読解用抜粋:
------------------------------------------------------------

開発した基本技術では、光ディスクの記録層に、電圧印加により色が変化する“エレクトロクロミック材料”を採用し、記録したい層以外の層を透明化することで、最大100層程度の多層化を行なっても記録と再生が行なえるという。

多層化技術では、光の透過性を利用して、光スポットの焦点位置を移動させ、任意の記録層だけに焦点を合わせることで、選択的に記録や再生を行なう。これまでは5層以上に増やすと下の層では光が弱くなるという問題があった。そこで、着色させる電圧と透明にする電圧が異なるエレクトロクロミック材料を記録層に採用。着色された層では光の吸収があるため、記録や再生が可能となり、それ以外の層は透明となることから、5層以上の多層化が行なえるという。また、従来の多層ディスクでは記録したい層以外の層からの影響を受けないようにするために、層の間隔を25μm程度にする必要があったが、新開発の技術では、選択した層以外が透明になるため、0.3μmまで狭くできるため、従来の2層ディスクと同じ程度の厚さで100層に対応可能としている。

情報の記録と再生の原理は、

  1. 記録:選択した記録層へ強い光を照射すると、発熱で照射部の透過率が変わり透明になる。これが記録マークとなり、この状態が電圧によらず固定される。記録マークは透明で、電圧を切り替えてほかの層に記録や再生する際に影響しない。
  2. 再生:選択した層に弱い光を照射すると、着色された記録層と透明の記録マークでは反射光量に差が生じるため、記録情報を読み出せる。

両社は、記録層が1層の直径12cmディスクを試作し、記録と再生の原理実験を行なったという。ディスクの回転軸に取り付けたボールベアリングから約2Vの電圧を記録層に印加し、着色した記録層にレーザー光を照射して記録マークを生成、記録マークから信号を読み出すことができたという。光学系については、CDやDVDとの互換性を持たせられるとしている。

------------------------------------------------------------

データ抜粋:
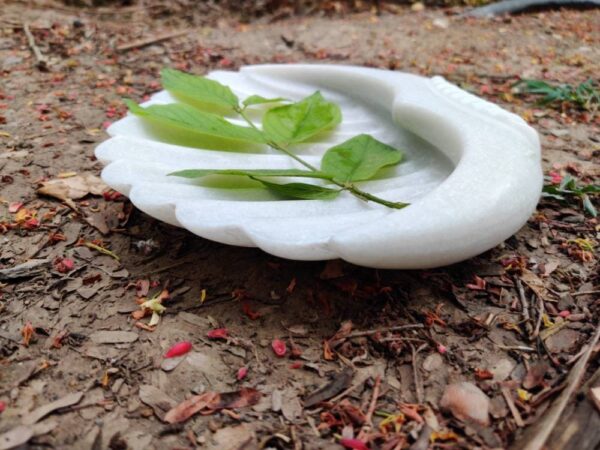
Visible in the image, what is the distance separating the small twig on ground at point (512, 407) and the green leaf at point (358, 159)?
1.27 feet

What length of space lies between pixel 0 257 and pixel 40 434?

------------------------------------------------------------

課題:
**1.** 読解用抜粋によると、従来の多層ディスクでは層の間隔をどの程度にする必要がありましたか。
**2.** 読解用抜粋にある「両社は、記録層が1層の直径12cmディスクを試作し、記録と再生の原理実験を行なったという。」という文を英語に訳してください。
**3.** 読解用抜粋のうち、「開発した基本技術では、光ディ」から始まり「性を持たせられるとしている。」までの部分を、一字一句変えずに複写してください。
データはこの作業とは関係がありません。

解答例:
**1.** 25μm程度にする必要がありました。

**2.** The two companies reportedly built a prototype 12 cm diameter disc with a single recording layer and carried out experiments on the principles of recording and playback.

**3.**
開発した基本技術では、光ディスクの記録層に、電圧印加により色が変化する“エレクトロクロミック材料”を採用し、記録したい層以外の層を透明化することで、最大100層程度の多層化を行なっても記録と再生が行なえるという。

多層化技術では、光の透過性を利用して、光スポットの焦点位置を移動させ、任意の記録層だけに焦点を合わせることで、選択的に記録や再生を行なう。これまでは5層以上に増やすと下の層では光が弱くなるという問題があった。そこで、着色させる電圧と透明にする電圧が異なるエレクトロクロミック材料を記録層に採用。着色された層では光の吸収があるため、記録や再生が可能となり、それ以外の層は透明となることから、5層以上の多層化が行なえるという。また、従来の多層ディスクでは記録したい層以外の層からの影響を受けないようにするために、層の間隔を25μm程度にする必要があったが、新開発の技術では、選択した層以外が透明になるため、0.3μmまで狭くできるため、従来の2層ディスクと同じ程度の厚さで100層に対応可能としている。

情報の記録と再生の原理は、

  1. 記録:選択した記録層へ強い光を照射すると、発熱で照射部の透過率が変わり透明になる。これが記録マークとなり、この状態が電圧によらず固定される。記録マークは透明で、電圧を切り替えてほかの層に記録や再生する際に影響しない。
  2. 再生:選択した層に弱い光を照射すると、着色された記録層と透明の記録マークでは反射光量に差が生じるため、記録情報を読み出せる。

両社は、記録層が1層の直径12cmディスクを試作し、記録と再生の原理実験を行なったという。ディスクの回転軸に取り付けたボールベアリングから約2Vの電圧を記録層に印加し、着色した記録層にレーザー光を照射して記録マークを生成、記録マークから信号を読み出すことができたという。光学系については、CDやDVDとの互換性を持たせられるとしている。